Don Boudreaux reminds us of a quote by great economist W.H. Hutt over at Cafe Hayek discussing mathematics and its role in the economic science (for the sake of space, I will refrain from posting the whole quote here). What follows is my two cents on the matter.
Mathematics is a useful tool in understanding our world if, for no other reason, that to help us separate the probable from the merely possible.
But, despite the old cliche, facts do not speak for themselves. Without a good theory underneath, the data are meaningless. A theoretical framework, well-grounded and logical, is important to putting information in context and helping to determine whether an outcome is reasonable or not. Of course, if data run afoul of theory, then both must be considered. Is there a problem with the theory or with the data?
I think this is what we’re running into now in regards to minimum wage. In recent years, there have been some data to suggest that minimum wage may not have the negative consequences theory would predict (although there is also data to suggest the outcome is exactly what one would predict).

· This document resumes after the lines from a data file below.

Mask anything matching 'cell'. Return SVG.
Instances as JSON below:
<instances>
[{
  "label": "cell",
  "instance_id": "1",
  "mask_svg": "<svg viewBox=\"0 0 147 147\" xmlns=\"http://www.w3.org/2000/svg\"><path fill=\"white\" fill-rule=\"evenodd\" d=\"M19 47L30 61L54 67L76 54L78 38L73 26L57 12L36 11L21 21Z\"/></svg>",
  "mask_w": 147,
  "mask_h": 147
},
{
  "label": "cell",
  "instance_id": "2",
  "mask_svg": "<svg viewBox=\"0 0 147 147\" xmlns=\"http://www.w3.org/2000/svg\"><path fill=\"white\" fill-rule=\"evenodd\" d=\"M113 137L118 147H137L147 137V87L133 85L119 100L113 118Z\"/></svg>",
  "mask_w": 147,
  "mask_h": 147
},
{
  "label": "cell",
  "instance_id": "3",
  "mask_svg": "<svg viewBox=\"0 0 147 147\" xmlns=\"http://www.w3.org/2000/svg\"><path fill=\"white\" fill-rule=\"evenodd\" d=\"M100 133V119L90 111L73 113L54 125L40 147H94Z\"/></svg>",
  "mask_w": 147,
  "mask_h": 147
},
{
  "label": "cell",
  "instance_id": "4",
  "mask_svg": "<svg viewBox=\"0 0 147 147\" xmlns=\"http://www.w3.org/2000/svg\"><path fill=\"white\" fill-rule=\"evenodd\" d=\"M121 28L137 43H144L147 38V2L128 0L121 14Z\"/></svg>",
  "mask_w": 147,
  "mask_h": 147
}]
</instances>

So, then, is the Law of Demand wrong? Possible, but given its consistency on many other subjects (including wages at higher-skilled positions), unlikely. Is there something unique about low-skilled labor? Also possible (and some have suggested that unique conditions like monopsony power do exist). However, given the specificity of these conditions, I think unlikely on any grand scale.
This question I think should be answered with mathematics and statistics. But I also think the evidence should be overwhelming before overturning theory. To rule simply by mathematics is to lose sight of the previous body of knowledge, which can lead to disastrous conclusions.